Out of his depth after a promotion from a sleepy pastoral parish to the busy St Saviour’s in our very own Shoreditch, Revd Smallbone crusades against the continual threat of closure after chronic underinvestment and an over-active sense of integrity renders St. Saviour’s in, well, not the best of shapes. Something that Paul Turp, reverend at St Leonard’s Church in Shoreditch, knows all too well.
‘I’ve just sent a colleague to fix the leak in the roof with a roll of Gaffer tape’, said Paul humbly walking the St Leonard’s aisle, ‘and the electricity man will be over shortly to check how much he can charge us through our metre.’

Paul Terp
It’s strange. The building itself, on paper, is worth a healthy £18m. However Paul, like Adam, continues to fund a fight for an increasing amount of socialist issues in London, such as drug abuse or homelessness, that continuously knock on the church door and plague the rest of the city.
‘There is only so much blood you can get out of a stone. I have to find the equivalent of £90k a year to keep my doors open. The congregation can’t do this, so I have to use the building for music, drama and events.’
Not long ago, St Leonard’s, thought of as the first Christian place of worship in the nation, had to find £25,000 in three weeks, otherwise builders working on the roof would stop working. And a church without a roof can’t offer shelter to those in need.
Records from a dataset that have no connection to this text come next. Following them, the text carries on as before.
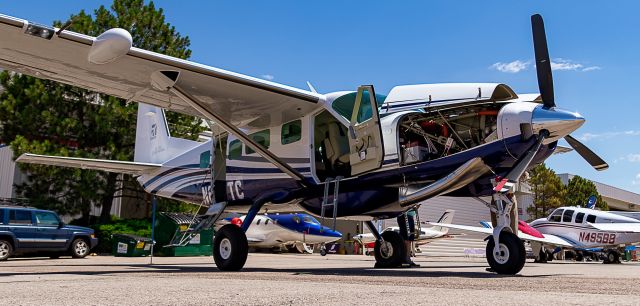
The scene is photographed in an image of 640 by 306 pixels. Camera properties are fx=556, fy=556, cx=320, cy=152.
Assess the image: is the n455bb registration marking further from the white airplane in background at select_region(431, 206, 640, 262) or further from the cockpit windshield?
the cockpit windshield

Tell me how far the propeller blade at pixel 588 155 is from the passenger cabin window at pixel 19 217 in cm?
1556

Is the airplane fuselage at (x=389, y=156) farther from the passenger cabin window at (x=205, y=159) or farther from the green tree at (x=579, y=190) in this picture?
the green tree at (x=579, y=190)

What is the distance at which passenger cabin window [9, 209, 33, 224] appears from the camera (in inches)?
667

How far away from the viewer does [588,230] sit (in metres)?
23.2

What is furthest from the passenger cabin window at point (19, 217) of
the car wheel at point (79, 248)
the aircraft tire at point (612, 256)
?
the aircraft tire at point (612, 256)

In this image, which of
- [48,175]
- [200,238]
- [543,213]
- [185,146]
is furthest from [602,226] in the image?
[543,213]

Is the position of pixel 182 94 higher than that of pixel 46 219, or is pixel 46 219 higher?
pixel 182 94

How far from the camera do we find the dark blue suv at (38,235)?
16.6m

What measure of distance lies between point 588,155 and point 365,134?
13.6 feet

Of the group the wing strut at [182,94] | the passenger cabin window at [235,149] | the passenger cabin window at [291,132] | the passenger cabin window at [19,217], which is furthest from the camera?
the passenger cabin window at [19,217]

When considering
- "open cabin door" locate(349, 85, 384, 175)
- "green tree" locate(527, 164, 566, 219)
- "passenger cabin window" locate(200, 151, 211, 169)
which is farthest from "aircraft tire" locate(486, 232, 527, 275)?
"green tree" locate(527, 164, 566, 219)

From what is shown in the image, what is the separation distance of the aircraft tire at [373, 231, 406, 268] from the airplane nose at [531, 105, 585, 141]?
452 cm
‘We found it by completely digging into every reserve we’ve got, begging,’ said Paul, who has recently raised funds by putting on a production of Shakespeare’s The Merchant of Venice, a play that premiered at St Leonard’s as far back as the early 17th century, to mark the anniversary of the dead playwrite’s 450th birth this year.
‘We had a contract to start filming Rev., and you can’t film if there is scaffolding. When we took the north roof apart we found a horror story, which cost around £25,000 to put right.’
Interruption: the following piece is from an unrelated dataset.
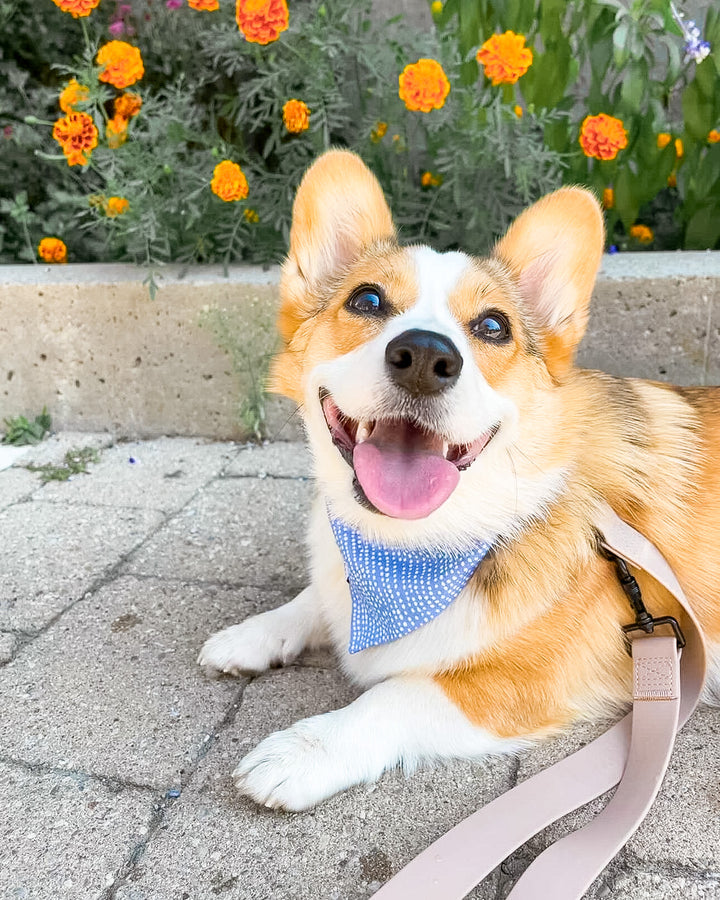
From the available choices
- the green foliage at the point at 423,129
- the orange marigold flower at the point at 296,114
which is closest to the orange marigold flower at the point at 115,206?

The church itself is just off Shoreditch High Street, which boasts a transient population of more than 40,000 people on a Saturday night alone. Paul shepherds this passing crowd into the church through various activities, such as hosting theatre and drama events for London dwellers while maintaining the church’s reserve for regular attendees.
Much like our First Option Location Studio, it seems, one moment both hire spaces are still and deathly silent, allowing us to ponder and appreciate the pasts of our venues – our studio being an old Victorian zip and suspender factory, St Leonard’s being one of the oldest places of worship in the nation. Next, both buildings are awash with people, temporarily harbouring the likes of film and photography crews, theatre casts and congregations. We like to think we’ve developed our own set of worshippers, anyway!
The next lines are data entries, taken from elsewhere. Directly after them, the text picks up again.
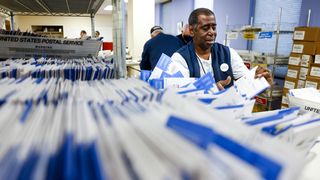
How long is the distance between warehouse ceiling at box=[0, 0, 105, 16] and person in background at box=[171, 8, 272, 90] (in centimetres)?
63

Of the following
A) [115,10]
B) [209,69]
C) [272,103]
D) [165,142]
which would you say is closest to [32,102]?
[165,142]

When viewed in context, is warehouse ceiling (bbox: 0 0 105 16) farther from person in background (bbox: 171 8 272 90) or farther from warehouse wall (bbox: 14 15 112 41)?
warehouse wall (bbox: 14 15 112 41)

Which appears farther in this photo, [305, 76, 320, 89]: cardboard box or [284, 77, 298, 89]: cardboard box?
[284, 77, 298, 89]: cardboard box

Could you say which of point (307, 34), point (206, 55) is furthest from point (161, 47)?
point (307, 34)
St Leonard’s sits in Hackney and Tower Hamlets, two of the most deprived boroughs in the entire nation. Yet despite being less than a 10 minute walk from Liverpool Street and it’s iconic Gherkin, one of the richest financial hubs in the London, St Leonard’s still struggles. Not forgetting London is one of the wealthiest cities on the planet.
‘It’s that extreme. The rate of child poverty in the parish is around 40 per cent over the national average,’ says Paul. ‘This is why the church has to be open for everyone. It’s only on the pews of this church that you will get people from those extremes sitting side by side and afterwards drinking coffee together.’
And despite this juxtaposition of wealth at Shoreditch church, which premiered 19 of Shakespeare’s earliest plays, St Leonard’s outlook seems morose.
‘The sad reality is, however, that two Easters from now, this church will be bankrupt.’
Should the BBC and Rev.’s producers, Big Talk Productions, look to commission a feature length version of the programme, however, we’re pretty certain St Leonard’s tenancy in Shoreditch will be extended for a little while longer.